Whether people with HIV should start primary preventive therapy for cardiovascular disease at a different threshold than people without HIV remains uncertain because risk scores to predict myocardial infarction (MI) lack sensitivity and specificity in people with HIV. Researchers in Australia and Switzerland planned this study to see whether 96 weeks of rosuvastatin slow cIMT-determined atherosclerotic progression in people with moderate cardiovascular risk who do not meet standard criteria for statin therapy.

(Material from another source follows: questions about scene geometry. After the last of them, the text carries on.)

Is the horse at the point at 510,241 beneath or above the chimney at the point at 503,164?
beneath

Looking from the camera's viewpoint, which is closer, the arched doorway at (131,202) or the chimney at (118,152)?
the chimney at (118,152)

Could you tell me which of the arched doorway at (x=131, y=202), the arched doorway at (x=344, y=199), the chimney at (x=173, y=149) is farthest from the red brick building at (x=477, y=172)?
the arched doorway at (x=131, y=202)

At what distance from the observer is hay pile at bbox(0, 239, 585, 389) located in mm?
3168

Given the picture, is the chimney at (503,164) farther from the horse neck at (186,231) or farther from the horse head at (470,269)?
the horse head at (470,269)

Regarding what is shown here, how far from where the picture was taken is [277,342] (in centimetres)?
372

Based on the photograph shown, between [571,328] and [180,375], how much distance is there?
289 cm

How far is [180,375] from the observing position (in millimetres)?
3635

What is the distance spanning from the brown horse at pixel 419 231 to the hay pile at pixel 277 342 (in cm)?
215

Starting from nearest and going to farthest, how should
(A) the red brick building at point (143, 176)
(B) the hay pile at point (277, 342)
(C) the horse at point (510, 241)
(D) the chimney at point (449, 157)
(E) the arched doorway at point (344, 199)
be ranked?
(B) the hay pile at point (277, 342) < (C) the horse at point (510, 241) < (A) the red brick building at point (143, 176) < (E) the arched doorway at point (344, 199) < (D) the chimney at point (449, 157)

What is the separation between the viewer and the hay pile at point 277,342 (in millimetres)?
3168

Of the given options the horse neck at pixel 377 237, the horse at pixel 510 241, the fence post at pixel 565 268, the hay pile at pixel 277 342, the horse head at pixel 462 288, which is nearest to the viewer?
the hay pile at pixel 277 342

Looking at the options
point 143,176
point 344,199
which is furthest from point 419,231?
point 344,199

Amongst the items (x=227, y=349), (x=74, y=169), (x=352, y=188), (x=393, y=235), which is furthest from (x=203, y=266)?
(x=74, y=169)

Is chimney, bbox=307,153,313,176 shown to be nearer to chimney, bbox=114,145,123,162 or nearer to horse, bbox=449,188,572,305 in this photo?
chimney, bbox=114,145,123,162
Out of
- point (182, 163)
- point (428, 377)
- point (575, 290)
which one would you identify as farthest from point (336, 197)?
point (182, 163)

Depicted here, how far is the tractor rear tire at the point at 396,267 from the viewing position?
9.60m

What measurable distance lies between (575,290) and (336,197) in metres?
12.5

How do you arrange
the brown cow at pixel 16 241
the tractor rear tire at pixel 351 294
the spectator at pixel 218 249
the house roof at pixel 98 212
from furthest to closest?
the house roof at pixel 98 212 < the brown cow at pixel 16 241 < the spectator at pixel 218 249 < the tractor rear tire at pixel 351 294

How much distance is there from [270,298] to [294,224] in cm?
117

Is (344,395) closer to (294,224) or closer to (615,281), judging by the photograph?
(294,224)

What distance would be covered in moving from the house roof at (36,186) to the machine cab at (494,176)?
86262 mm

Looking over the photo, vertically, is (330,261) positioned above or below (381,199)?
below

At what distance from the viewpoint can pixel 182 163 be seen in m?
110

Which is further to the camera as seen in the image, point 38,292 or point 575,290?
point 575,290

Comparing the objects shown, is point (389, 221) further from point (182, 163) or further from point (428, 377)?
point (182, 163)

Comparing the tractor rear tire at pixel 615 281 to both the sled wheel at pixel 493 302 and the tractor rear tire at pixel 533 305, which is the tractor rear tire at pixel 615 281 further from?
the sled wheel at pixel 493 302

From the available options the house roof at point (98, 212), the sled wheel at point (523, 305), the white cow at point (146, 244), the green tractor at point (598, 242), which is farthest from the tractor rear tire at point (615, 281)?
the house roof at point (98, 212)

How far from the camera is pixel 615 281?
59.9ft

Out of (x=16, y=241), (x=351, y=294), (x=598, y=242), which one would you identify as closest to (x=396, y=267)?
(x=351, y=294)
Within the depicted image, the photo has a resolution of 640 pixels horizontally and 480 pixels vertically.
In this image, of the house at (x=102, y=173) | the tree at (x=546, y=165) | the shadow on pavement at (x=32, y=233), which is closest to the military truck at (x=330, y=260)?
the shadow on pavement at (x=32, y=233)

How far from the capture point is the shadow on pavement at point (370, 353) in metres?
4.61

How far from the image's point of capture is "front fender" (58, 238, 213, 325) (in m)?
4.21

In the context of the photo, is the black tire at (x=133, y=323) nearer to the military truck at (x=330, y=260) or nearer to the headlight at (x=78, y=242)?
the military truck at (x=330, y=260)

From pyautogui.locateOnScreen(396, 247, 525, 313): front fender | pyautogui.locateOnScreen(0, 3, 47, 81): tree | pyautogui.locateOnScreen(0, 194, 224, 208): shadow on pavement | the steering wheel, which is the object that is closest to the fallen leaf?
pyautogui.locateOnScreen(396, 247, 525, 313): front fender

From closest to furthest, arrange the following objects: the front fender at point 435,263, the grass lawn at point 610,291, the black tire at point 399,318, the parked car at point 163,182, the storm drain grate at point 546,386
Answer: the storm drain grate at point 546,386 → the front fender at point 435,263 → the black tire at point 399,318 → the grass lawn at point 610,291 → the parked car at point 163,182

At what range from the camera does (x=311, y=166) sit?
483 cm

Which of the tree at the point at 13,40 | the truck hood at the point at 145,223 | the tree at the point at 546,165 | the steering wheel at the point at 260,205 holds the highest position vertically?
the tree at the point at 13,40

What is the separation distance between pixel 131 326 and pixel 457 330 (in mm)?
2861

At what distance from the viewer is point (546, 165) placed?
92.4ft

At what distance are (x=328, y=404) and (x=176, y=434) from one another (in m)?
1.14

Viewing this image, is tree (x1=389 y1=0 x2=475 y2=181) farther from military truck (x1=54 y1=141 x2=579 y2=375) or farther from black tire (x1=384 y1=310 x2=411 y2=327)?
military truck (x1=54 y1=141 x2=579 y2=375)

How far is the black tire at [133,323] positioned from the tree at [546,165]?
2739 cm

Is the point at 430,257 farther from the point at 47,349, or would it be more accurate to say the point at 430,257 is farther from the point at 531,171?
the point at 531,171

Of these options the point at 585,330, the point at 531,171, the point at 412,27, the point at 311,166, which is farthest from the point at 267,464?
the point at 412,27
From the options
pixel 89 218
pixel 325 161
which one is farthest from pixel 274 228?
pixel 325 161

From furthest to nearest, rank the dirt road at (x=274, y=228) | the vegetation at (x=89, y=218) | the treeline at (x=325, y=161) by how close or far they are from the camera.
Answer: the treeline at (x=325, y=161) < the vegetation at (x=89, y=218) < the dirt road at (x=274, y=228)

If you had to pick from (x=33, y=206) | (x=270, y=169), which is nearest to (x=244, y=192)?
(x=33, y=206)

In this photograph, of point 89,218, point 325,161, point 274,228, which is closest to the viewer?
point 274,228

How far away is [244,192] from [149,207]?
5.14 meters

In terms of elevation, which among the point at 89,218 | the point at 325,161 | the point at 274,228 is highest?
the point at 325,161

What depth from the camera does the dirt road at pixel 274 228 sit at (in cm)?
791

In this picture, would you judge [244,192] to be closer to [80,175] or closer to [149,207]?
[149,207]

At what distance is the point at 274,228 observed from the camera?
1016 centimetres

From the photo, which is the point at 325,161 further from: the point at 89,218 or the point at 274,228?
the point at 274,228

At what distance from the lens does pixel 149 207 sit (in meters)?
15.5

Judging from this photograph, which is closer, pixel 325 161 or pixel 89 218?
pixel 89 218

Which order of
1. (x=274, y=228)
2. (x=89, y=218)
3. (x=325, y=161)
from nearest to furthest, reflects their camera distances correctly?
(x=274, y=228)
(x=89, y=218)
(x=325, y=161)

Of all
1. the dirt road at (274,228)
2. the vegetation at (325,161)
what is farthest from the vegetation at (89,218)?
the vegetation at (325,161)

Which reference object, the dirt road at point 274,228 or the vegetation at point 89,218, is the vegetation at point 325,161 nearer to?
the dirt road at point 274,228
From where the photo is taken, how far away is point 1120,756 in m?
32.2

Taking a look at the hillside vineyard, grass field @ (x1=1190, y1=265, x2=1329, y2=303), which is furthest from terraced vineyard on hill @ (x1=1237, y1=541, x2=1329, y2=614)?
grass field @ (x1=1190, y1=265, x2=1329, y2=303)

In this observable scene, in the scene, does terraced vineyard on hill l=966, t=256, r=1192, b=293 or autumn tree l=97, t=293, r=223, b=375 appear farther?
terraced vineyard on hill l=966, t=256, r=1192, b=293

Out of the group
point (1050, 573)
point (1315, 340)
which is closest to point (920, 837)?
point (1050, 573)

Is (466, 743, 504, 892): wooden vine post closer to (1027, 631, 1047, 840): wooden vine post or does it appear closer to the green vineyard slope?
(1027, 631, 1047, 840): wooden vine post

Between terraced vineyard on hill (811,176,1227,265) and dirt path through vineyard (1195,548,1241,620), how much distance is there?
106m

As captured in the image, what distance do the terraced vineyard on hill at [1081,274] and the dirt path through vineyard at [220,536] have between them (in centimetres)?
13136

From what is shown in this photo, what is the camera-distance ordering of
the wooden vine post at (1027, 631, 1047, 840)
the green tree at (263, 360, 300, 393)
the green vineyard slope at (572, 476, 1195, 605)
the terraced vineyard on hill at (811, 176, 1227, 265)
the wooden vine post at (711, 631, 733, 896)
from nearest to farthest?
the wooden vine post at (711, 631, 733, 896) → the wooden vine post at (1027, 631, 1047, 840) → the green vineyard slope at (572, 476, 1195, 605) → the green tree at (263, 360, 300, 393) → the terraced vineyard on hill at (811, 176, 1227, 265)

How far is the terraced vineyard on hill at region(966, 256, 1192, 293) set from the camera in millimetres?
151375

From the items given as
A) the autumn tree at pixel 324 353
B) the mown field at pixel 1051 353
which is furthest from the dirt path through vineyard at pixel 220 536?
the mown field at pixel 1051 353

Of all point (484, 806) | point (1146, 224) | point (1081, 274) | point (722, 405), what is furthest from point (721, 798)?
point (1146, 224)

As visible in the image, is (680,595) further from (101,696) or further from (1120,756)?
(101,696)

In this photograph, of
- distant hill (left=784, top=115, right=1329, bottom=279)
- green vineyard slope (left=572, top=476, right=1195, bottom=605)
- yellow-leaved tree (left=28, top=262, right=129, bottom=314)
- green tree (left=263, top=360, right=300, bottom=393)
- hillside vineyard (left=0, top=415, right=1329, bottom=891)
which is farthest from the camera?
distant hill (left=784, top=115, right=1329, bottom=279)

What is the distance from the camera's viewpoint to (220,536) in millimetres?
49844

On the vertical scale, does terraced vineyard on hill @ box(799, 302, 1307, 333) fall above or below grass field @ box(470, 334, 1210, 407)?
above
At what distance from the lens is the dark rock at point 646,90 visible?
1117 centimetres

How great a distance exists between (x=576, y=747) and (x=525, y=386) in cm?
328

This double-blind, placebo-controlled trial randomized participants 1-to-1 to 20 mg of rosuvastatin daily or matching placebo for 96 weeks. People taking a boosted protease inhibitor or cobicistat took 10 mg of the statin daily. Participants had to be older than 30 and have moderate coronary heart disease risk (Framingham Risk Score 10% to 15%). They needed a viral load below 200 copies on a stable antiretroviral regimen for more than 3 months. The researchers excluded people who met Australian clinical or lipid guidelines for lipid-lowering therapy. Participants had cIMT measured at screening for the trial and at weeks 48 and 96.
Of 84 people randomized, 76 completed week 48 and 73 week 96. Age averaged 54 years in both the 44 people randomized to rosuvastatin and the 40 randomized to placebo. All but 2 participants were men and almost 90% white. Framingham Risk Score averaged 11% in the rosuvastatin and placebo groups. About one third in both groups smoked, and about one third had a family history of MI.
Total cholesterol and LDL cholesterol both fell significantly with rosuvastatin compared with placebo by week 24, and participants maintained that difference through weeks 48 and 96 (P < 0.001 for all). But in the intention-to-treat population, cIMT did not change significantly over 96 weeks with rosuvastatin (0.722 to 0.726 mm, P = 0.319) or placebo (0.772 to 0.779 mm, P = 0.115). Those results did not vary much when researchers restricted the analysis to people who remained on assigned treatment through 96 weeks. Nor did cIMT results differ substantially after adjustment for age, gender, and initial Framingham score.
The researchers recorded a trend toward a slightly higher level of high-sensitivity C-reactive protein (an inflammation marker) with placebo than with rosuvastatin at week 96 (P = 0.53), but interleukin-6 levels did not vary much between the two groups through 96 weeks.
Compared with the placebo group, higher proportions of people assigned to rosuvastatin had grade 2 adverse events (27% versus 0%), grade 3 events (11% versus 0%), and grade 4 events (4% versus 0%). Grade 3 and 4 events included some of the hard cardiovascular endpoints statins aim to prevent--stroke, acute MI, heart failure, and type 2 diabetes. Adherence to assigned treatment was high.
Given rosuvastatin's failure to slow atherosclerotic progression in HIV-positive people at moderate cardiovascular risk, the researchers underlined the "need to await the currently running REPRIEVE trial [2] before different thresholds for the institution of primary preventative therapy in people with HIV can be recommended."
1. Trevillyan J, Dart A, Cavassini M, et al. Impact of rosuvastatin on atherosclerotic progression in people with HIV at moderate cardiovascular risk; A multinational, randomized, double blind, placebo-controlled trial. 10th IAS Conference on HIV Science (IAS 2019), July 21-24, 2019, Mexico City. Abstract MOAB0201.